:: THE PROBLEM ::
Pick up the big data article after its final sentence and write the part that comes next.

Big data
Deriving business value from big data is a multiphase process that takes raw data and refines it into useful information. After the data has been acquired, using data stores such as Hadoop Distributed File System (HDFS), it is then pre-processed to weed out less useful and structure what is left for analysis. This phase in the process is often handled by using Apache Hadoop.
The new tools that are required to capture and organise big data do not mean that relational data stores are irrelevant. To capitalise on the big data opportunity, organisations must be able to analyse all types of data, both relational and nonrelational (text, sensor data, audio, video, customer transactions, and so on). However, it will be necessary to augment these traditional approaches with technology that will allow organisations to benefit from the big data era.
Contents
- What is big data?
- Apache Hadoop
- Big data and relational databases
- Sqoop
- SQL Server big data connectors
- Unstructured data storage in SQL Server
- Unstructured data analysis in SQL Server
What is big data?
Big data refers to data sets whose size is beyond the ability of typical database software tools to process, store, and analyse. Big data is characterised not only by its size but also by its variety. With the rapid growth in the number of devices and applications that create and capture information, the data has become more complex, because it includes not only traditional relational data, but also raw, semi-structured and unstructured data from sources such as:
- Web pages.
- Web log files (including click-stream data).
- Search indexes.
- Social media.
- Email.
- Documents.
- Sensor data from devices such as smartphones, energy meters, cars, and industrial machines.
In a digitised world therefore, consumers going about their day (communicating, browsing, buying, sharing, searching), create their own enormous trails of data.
Analysing such raw, semistructured, and unstructured data enables organisations to gain a better understanding of their business, customers, and marketplace. But what solutions are available that can store and process all that data and find out what is valuable and worth exploiting?
Apache Hadoop
Apache Hadoop is a top-level Apache project, written in Java, that enables organisations to organize raw (often unstructured) data and transform it so it can be loaded into other applications for analysis. Hadoop contains two main components: the Hadoop Distributed File System (HDFS) for data storage, and the MapReduce programming model that manages the processing of the data.
HDFS allows Hadoop to scale out workloads across large clusters of inexpensive machines to work on big data problems. HDFS is fault tolerant, which is a necessity as in clusters with potentially thousands of nodes, failure is the norm rather than the exception. (Detection of faults and quick, automatic recovery from them was a core architectural goal of HDFS.)
MapReduce has emerged as a popular way to harness the power of large clusters of computers. This is because MapReduce breaks a problem into independent pieces to be worked on in parallel across many machines.

:: DATASET SECTION ::

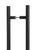 Matt Black SS (316) 0.6m T Bar Handle B2B Fix 32mm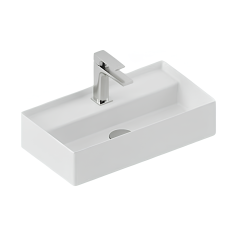 Раковина Artceram Scalino подвесная/накладная с одним отверстием цвет белый SCL006 01 00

:: RESPONSE TO THE TASK ::
The term MapReduce refers to two tasks that MapReduce programs perform. The first is the map
job, which takes a set of data and converts it into another set of data, where individual elements are broken down into key/value pairs. The reduce
job takes the output from a map
job as input and combines these key/value pairs into a smaller set of key/value pairs. As the name MapReduce implies, the reduce
job is always performed after the map
job.
Big data and relational databases
Your big data solution will not live alone; it has to integrate and will likely enhance your relational database.
Sqoop
Sqoop is a command-line utility for Hadoop that imports and exports data between HDFS (or Hive) and structured databases. Sqoop was created by Cloudera, and is now a top-level Apache project. The name Sqoop comes from "SQL to Hadoop". Sqoop uses MapReduce to import and export the data, which provides parallel operation as well as fault tolerance.
Sqoop uses a connector based architecture, which it uses to read and write to external databases. By default Sqoop, includes connectors for various popular databases such as MySQL, PostgreSQL, Oracle, SQL Server, and DB2.
Sqoop uses JDBC to connect to the database. JDBC is a Java application programming interface that connects Java to relational databases. To interact with a database, a Java application uses a JDBC driver. A JDBC driver implements the JDBC API for a particular database. For example, to connect Sqoop to SQL Server, the Microsoft SQL Server JDBC driver is required.
Sqoop includes a generic JDBC connector, which can be used to connect to any database that's accessible though JDBC. By using the generic JDBC connector with a JDBC-ODBC Bridge, Sqoop can access any database for which an ODBC driver is available.
Apart from the built-in connectors, many companies have developed their own connectors that can be plugged into Sqoop.
SQL Server big data connectors
The Microsoft SQL Server Connector for Apache Hadoop (SQL Server-Hadoop Connector) enables data to be moved backwards and forwards between Hadoop and SQL Server.
As well as being able to transfer more data more efficiently than the built-in SQL Server connector, the SQL Server-Hadoop Connector provides support for nchar
and nvarchar
columns, SQL Server's Unicode data types.
Although Microsoft recommend using the SQL Server-Hadoop Connector with Cloudera's Hadoop distribution, we successfully used the connector with the Apache Hadoop distribution.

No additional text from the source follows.